What elements should a pop song have to be memorable/ "good" for you personally? What is it about some songs that makes us remember them decades later while others remain forgotten?

Also, it'd be great if you can include your favourite pop songs from every decade from the 50's up to the 10's.


----------



## Azol (Jan 25, 2015)

Sometimes it could work the other way 'round: a kind of 'attractive ugliness', when it's so horrible it stucks with you for very long periods of time. Ugh!


----------



## Art Rock (Nov 28, 2009)

Lucifer Saudade said:


> What elements should a pop song have to be memorable/ "good" for you personally? What is it about some songs that makes us remember them decades later while others remain forgotten?


It's a good question, and after listening to (and loving) music for over four decades I don't have a clue.



> Also, it'd be great if you can include your favourite pop songs from every decade from the 50's up to the 10's.


There you go.


----------



## norman bates (Aug 18, 2010)

Lucifer Saudade said:


> If we look at any style of music, there's always the average standard crappy stuff no one actually remembers past the decade of it's inception, and the stuff of legends that lives on.

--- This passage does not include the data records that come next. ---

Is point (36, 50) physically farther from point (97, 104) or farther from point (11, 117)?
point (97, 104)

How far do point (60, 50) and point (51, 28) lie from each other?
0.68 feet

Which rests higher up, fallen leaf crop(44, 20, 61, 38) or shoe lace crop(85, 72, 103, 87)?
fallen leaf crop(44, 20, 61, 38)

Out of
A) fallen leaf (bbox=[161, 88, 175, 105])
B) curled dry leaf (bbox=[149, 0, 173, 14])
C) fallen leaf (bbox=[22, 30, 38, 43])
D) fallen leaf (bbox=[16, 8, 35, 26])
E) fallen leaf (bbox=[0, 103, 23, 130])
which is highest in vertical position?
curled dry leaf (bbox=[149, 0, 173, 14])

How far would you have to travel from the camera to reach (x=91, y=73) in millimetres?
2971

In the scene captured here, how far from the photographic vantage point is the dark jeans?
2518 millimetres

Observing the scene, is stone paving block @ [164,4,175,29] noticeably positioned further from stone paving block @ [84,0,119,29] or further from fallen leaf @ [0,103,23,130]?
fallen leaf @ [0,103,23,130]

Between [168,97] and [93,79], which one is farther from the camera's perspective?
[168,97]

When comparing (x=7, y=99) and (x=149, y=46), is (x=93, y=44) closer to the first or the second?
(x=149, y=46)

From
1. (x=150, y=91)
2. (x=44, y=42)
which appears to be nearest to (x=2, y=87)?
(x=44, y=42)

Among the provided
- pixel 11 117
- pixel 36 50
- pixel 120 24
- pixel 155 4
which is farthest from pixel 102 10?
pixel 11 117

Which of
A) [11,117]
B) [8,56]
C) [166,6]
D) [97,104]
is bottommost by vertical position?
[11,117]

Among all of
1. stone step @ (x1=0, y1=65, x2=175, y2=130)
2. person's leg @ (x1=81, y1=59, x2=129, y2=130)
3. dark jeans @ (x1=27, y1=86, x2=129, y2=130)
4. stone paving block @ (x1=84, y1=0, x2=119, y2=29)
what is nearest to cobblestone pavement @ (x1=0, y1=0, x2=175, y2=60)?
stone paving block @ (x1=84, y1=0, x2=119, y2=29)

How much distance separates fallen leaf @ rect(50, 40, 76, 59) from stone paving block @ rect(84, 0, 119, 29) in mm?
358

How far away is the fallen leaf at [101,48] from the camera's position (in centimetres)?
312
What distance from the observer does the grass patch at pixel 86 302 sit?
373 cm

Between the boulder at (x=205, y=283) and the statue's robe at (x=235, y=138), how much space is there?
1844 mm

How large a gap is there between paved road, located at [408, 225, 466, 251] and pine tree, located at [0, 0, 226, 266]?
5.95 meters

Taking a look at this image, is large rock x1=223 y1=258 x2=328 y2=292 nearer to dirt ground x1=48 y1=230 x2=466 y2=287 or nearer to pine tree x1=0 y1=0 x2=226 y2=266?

Maybe it's not what you're saying, but If you think that the songs that are rememebered are simply the most significant from a musical point of view (like best melodies, interesting harmonies, sounds, voices, lyrics etc) well, the musical darwinian selection doesn't work like that at all. I'd say that marketing and fame have a greater part in that process than quality. A lot of the best pop music goes completely forgotten. And at the same time we remember also many average or even terrible pop songs.


----------



## schigolch (Jun 26, 2011)

Frankly, I don't know. In any case, I'm blessed (or damned?) with a good musical memory, so sometimes it's not that easy for me to forget even the "standard crappy stuff". 

About some of my favorites during these years, no problem to share:





 - Barbara (J'ai tué l'amour)





 - France Gall (Poupée de cire, poupée de son)





 - Mina (Fiume azzurro)





 - Kraftwerk (Das Model)





 - Franco Battiato (Centro di gravità permanente)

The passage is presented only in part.